Northwest Arkansas Democrat-Gazette

Masks, gloves a litter challenge

- ANTONIA NOORI FARZAN THE WASHINGTON POST “It’s creating more work and potentiall­y putting them at risk.”

As suiting up in protective gear for a rare trip outdoors becomes mainstream or even mandatory, jettisoned masks and gloves have become a common sight in hospital parking garages, abandoned grocery carts and even on scenic nature trails.

Similar scenes are playing out everywhere from Sacramento to Southampto­n, N.Y., potentiall­y threatenin­g wildlife and putting essential workers at risk.

The problem, of course, is that underpaid and overworked sanitation and grocery workers are inevitably the ones to pick them up.

“I have plenty of trash cans,” Steve Melton, a groundskee­per in Grand Rapids, Mich., told WZZM. “But, they throw their gloves, their masks, everything that they are done with, down in my parking lot.”

“These stores are already taxed with being busy, and now they have to have staff diverted to cleaning the parking lots to make sure they’re clean and sanitary,” Patrick Cheetham, the police captain in Londonderr­y, N.H., told the New Hampshire Union Leader.

Begging people not to toss their used protective gear onto the sidewalk, the Boston Public Works Department recently posted pictures of masked and gloved workers stooping over to gingerly scrape the detritus off the street.

In addition to potentiall­y being a biohazard, used masks and gloves are neither recyclable nor biodegrada­ble. Officials warn that they can easily be swept into storm drains, then end up in oceans and waterways. That in turn raises the risk that they’re mistaken for food and eaten by turtles, marine mammals or seabirds such as wandering albatrosse­s, which have been known to ingest plastic gloves.
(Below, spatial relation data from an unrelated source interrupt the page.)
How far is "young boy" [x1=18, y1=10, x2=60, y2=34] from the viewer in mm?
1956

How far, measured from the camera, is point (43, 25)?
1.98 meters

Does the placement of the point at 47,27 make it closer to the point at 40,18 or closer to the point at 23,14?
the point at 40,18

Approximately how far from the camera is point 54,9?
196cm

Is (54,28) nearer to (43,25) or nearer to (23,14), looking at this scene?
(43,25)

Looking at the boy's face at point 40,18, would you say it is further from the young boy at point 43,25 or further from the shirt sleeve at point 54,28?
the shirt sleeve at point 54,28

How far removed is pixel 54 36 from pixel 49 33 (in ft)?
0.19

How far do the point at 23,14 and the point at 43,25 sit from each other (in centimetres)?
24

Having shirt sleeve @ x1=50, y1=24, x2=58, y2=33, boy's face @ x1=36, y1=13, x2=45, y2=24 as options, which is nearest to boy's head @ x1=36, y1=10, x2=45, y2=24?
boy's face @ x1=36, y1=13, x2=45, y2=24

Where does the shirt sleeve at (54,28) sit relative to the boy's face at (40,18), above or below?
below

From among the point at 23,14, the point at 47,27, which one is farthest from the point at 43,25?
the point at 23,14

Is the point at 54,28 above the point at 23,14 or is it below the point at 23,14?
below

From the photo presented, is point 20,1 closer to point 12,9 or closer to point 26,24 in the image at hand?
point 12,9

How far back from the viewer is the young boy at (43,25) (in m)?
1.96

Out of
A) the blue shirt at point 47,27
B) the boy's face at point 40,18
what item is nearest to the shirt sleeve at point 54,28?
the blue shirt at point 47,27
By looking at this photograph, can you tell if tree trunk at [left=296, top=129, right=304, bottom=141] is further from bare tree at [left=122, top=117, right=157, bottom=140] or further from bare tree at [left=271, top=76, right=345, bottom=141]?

Conservati­onists worry about the long-term implicatio­ns of the new influx of trash. In mid-March, Gary Stokes, founder of the environmen­tal group Oceans Asia, told Reuters that alarming numbers of single-use masks were piling up on nature trails and beaches in Hong Kong.

On one trip to an uninhabite­d island south of Hong Kong’s airport, he found 70 discarded masks that had washed up on a small stretch of sand, he said.

Health and environmen­tal concerns aside, there’s also something deeply unsettling about stumbling across used rubber gloves and surgical masks. “It’s like when somebody drops a dirty needle or something,” one woman told CBS Miami. “It bothers me because they took off their gloves that think may be contaminat­ed and threw it right by my car.”

In some communitie­s, police and health officials are actively monitoring store parking lots and ticketing people who drop used masks and gloves on the ground. On Monday, Yorktown, N.Y., doubled the fine for littering, warning that violators will now be charged $1,000 for a first offense.

“It’s not like they’re throwing out candy wrappers,” Yorktown Supervisor Matt Slater said in a statement. “They’re throwing out medical waste — used rubber gloves and face masks that could potentiall­y be contaminat­ed with coronaviru­s.”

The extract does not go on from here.